Weight initialisation on custom Model

Prakhar_Sharma · August 16, 2022, 12:07pm

I constructed a custom model which looks like this (open the figure in a new tab). It is a combination of multiple classes.

The figure shows a single custom hidden layer (everything in between the input and output).

Finally I created a object using

DGM_model = DGMArch(len(input_tensor), len(output_tensor))

I wanted to implement Glorot normal initialisation (torch.nn.init.xavier_uniform_() ). But the DGM_model.weight is not available.

I can implement this by iterating over each parameter using this article.

How do I implement this inside the __init__() function of the DGMArch class? Here is my weight initialisation code for sequential models.
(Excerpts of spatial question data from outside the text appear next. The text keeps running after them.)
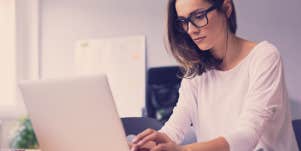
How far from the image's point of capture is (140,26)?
3014 millimetres

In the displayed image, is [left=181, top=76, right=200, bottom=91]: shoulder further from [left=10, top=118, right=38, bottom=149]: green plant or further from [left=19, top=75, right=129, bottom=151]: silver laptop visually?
[left=10, top=118, right=38, bottom=149]: green plant

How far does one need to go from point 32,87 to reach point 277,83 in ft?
2.40

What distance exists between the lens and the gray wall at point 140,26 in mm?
2955

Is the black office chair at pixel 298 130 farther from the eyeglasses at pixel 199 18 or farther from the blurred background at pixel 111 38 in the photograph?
the blurred background at pixel 111 38

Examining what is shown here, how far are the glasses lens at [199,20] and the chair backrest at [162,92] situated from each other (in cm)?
143

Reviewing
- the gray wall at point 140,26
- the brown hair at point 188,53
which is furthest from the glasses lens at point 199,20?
the gray wall at point 140,26

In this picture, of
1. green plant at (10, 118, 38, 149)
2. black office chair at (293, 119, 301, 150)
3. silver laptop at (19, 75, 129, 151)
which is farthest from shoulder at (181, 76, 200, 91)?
green plant at (10, 118, 38, 149)

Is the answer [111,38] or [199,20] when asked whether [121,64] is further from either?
[199,20]

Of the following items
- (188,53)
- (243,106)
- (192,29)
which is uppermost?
(192,29)

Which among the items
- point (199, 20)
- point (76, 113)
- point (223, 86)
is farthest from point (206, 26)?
point (76, 113)

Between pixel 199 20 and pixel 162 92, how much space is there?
1476mm

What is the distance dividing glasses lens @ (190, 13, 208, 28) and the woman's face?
0.03 ft

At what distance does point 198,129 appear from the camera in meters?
1.64

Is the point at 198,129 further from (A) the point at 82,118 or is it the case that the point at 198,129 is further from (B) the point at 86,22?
(B) the point at 86,22
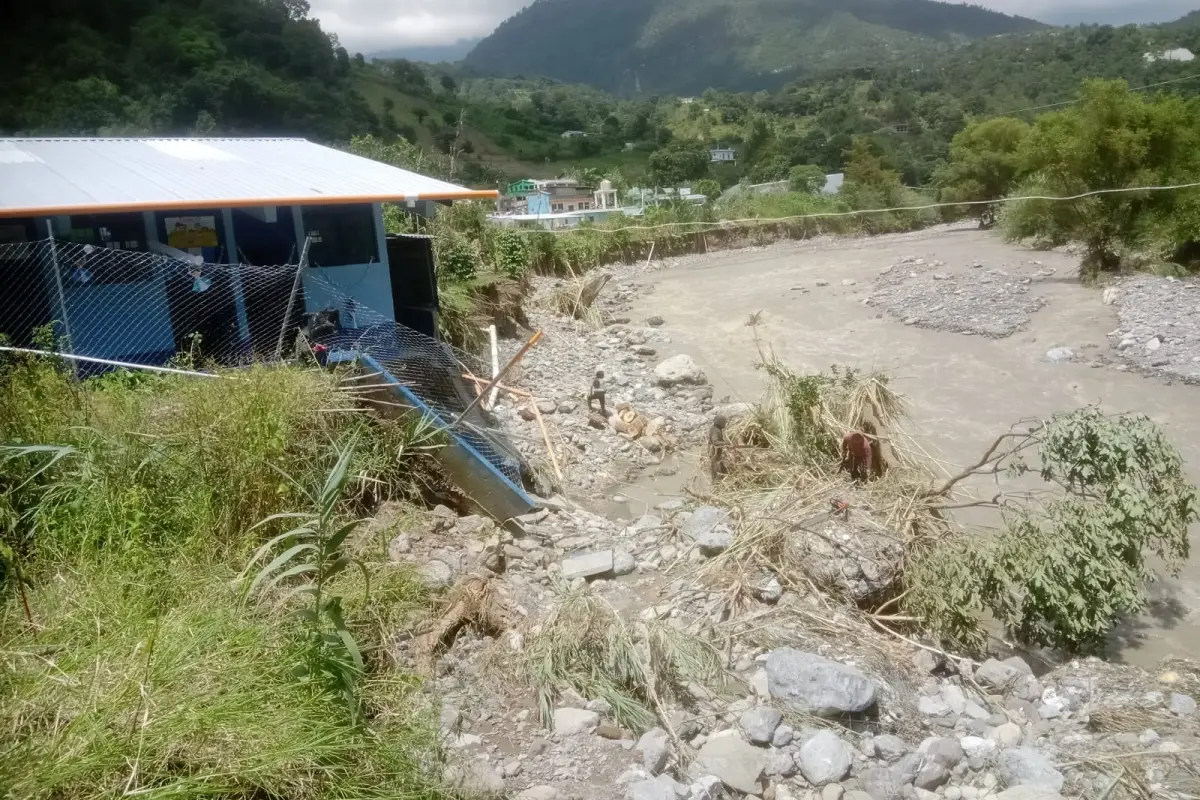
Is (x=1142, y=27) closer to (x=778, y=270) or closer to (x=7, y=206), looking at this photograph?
(x=778, y=270)

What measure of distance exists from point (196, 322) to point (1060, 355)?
35.1 ft

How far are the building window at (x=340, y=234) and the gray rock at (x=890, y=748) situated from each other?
20.5 ft

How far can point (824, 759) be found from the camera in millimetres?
3695

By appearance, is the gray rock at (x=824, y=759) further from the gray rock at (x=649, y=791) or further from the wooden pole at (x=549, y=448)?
the wooden pole at (x=549, y=448)

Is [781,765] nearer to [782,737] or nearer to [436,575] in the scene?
[782,737]

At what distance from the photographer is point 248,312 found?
7.19 m

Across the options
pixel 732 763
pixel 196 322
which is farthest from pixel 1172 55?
pixel 732 763

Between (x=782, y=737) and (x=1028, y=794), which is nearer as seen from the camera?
(x=1028, y=794)

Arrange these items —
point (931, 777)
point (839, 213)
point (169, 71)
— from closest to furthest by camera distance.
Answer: point (931, 777)
point (839, 213)
point (169, 71)

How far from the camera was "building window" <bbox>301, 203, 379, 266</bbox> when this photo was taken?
816 centimetres

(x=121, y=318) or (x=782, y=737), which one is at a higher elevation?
(x=121, y=318)

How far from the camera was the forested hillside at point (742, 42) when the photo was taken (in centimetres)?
15050

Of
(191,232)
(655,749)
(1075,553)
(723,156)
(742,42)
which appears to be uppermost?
(742,42)

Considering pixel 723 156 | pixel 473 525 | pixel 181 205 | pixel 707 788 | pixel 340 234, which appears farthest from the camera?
pixel 723 156
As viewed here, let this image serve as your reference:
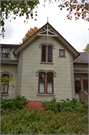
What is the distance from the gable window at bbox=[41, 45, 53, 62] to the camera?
11344mm

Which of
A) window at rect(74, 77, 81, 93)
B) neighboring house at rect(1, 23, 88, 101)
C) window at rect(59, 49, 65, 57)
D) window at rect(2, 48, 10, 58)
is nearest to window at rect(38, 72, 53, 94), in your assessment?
neighboring house at rect(1, 23, 88, 101)

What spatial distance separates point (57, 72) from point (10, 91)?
578cm

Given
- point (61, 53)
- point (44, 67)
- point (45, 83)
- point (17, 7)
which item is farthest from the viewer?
point (61, 53)

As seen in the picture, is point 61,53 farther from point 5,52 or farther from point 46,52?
point 5,52

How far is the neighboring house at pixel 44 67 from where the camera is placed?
10.4 meters

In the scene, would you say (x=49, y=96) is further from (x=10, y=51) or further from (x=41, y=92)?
(x=10, y=51)

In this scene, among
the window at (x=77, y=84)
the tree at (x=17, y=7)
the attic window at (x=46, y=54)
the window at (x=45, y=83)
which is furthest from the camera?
the window at (x=77, y=84)

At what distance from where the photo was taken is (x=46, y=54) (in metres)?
11.4

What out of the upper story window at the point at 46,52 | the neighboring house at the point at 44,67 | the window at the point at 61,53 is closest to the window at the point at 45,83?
the neighboring house at the point at 44,67

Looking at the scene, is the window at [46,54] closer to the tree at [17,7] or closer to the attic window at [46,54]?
the attic window at [46,54]

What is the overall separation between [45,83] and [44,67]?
5.60 ft

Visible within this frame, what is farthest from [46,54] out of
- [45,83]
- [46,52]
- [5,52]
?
[5,52]

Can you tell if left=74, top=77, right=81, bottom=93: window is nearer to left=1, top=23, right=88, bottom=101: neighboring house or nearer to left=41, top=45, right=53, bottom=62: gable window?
left=1, top=23, right=88, bottom=101: neighboring house

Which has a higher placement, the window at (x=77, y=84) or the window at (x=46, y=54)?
the window at (x=46, y=54)
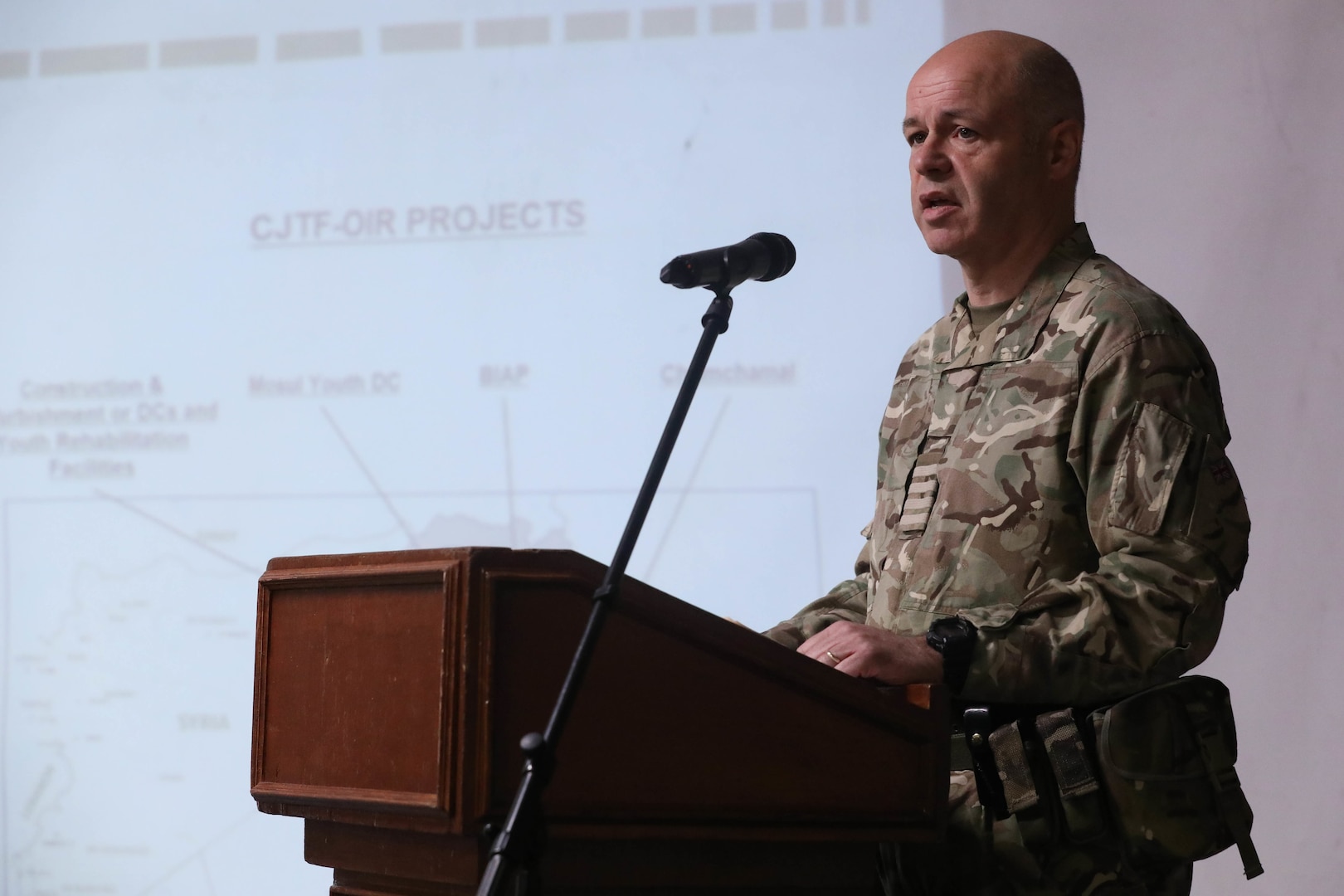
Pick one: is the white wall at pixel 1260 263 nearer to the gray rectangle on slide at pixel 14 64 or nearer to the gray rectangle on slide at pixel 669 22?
the gray rectangle on slide at pixel 669 22

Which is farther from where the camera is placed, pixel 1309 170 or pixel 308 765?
pixel 1309 170

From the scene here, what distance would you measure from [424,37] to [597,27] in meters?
A: 0.45

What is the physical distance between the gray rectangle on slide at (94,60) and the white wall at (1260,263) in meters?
2.11

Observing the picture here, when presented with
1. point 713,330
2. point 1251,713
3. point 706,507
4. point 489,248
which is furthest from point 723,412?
point 713,330

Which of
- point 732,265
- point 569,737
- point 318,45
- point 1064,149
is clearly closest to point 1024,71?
point 1064,149

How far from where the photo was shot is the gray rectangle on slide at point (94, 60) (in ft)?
11.9

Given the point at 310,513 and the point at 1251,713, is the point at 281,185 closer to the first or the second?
the point at 310,513

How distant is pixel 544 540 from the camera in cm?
313

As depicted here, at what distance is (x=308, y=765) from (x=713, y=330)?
1.91 ft

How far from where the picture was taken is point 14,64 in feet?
12.3

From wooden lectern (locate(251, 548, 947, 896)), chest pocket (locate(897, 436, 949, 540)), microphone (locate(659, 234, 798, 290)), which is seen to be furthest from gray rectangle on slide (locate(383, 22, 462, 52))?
wooden lectern (locate(251, 548, 947, 896))

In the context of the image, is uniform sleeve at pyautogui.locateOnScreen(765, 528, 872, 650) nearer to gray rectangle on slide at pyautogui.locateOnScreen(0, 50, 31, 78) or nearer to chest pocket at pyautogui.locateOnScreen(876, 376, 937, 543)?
chest pocket at pyautogui.locateOnScreen(876, 376, 937, 543)

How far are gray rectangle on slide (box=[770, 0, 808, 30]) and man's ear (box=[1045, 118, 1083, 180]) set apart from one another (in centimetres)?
136

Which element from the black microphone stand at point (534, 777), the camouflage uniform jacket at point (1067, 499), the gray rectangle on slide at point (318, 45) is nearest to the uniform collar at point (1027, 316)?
the camouflage uniform jacket at point (1067, 499)
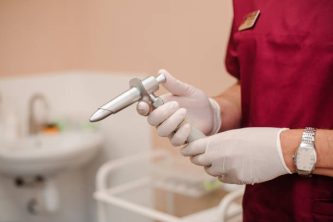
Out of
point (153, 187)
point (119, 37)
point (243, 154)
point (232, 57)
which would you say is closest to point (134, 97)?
point (243, 154)

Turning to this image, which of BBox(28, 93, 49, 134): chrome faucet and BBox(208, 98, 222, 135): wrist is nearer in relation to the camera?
BBox(208, 98, 222, 135): wrist

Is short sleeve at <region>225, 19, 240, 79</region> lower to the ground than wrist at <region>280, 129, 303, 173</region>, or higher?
higher

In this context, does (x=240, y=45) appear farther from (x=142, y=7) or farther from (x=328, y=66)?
(x=142, y=7)

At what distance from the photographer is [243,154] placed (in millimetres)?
770

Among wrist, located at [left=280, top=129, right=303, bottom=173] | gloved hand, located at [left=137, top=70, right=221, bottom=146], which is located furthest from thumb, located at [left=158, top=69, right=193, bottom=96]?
wrist, located at [left=280, top=129, right=303, bottom=173]

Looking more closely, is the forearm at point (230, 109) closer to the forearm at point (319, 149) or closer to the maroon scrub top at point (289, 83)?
the maroon scrub top at point (289, 83)

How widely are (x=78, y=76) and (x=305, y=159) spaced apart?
1.65 metres

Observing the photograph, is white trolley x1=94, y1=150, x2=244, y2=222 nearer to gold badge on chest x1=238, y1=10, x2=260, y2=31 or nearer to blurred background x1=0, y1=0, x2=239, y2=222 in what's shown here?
blurred background x1=0, y1=0, x2=239, y2=222

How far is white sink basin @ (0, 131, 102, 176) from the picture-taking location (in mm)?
1662

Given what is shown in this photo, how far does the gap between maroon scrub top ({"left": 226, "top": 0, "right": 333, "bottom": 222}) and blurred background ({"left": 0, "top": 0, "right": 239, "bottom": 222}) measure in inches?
26.6

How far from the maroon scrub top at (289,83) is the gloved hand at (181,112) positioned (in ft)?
0.27

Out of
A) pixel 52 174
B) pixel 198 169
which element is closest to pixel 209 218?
pixel 198 169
for i in range(len(layers)-1):
            
            # weights from a normal distribution with 
            # Recommended gain value for tanh = 5/3?
            nn.init.xavier_normal_(self.linears[i].weight.data, gain=1.0)
            
            # set biases to zero
            nn.init.zeros_(self.linears[i].bias.data)

ptrblck · August 16, 2022, 6:07pm

You would have to access the right layers inside the model as e.g.:

torch.nn.init.xavier_uniform_(DGM_model.layer.weight)

where DGM_model.layer is accessing the nn.Module which you can then use to access the internal parameters of this layer via .weight and .bias.

Prakhar_Sharma · August 17, 2022, 5:41pm

I wanted to implement the function within the DGM-model class. This is how I got this done.

for l in range(nr_layers): # creating the DGM arch by appending all DGM layers
    self.layers.append(DGMLayer(d_in, layer_size, activation_fn, weight_norm)) # creates one DGM cell
        
    # difference between nn.Sequential and nn.Module: https://discuss.pytorch.org/t/when-should-i-use-nn-modulelist-and-when-should-i-use-nn-sequential/5463/9
    # basically, nn.Sequential is more tailored.
        self.layers = nn.Sequential(*self.layers) # for the last layer  # pass layers to nn.Sequential
        
    # Initialising custom weights
    if isinstance(self, nn.Linear): # for each weights matrix
        torch.nn.init.xavier_uniform_(self.weight)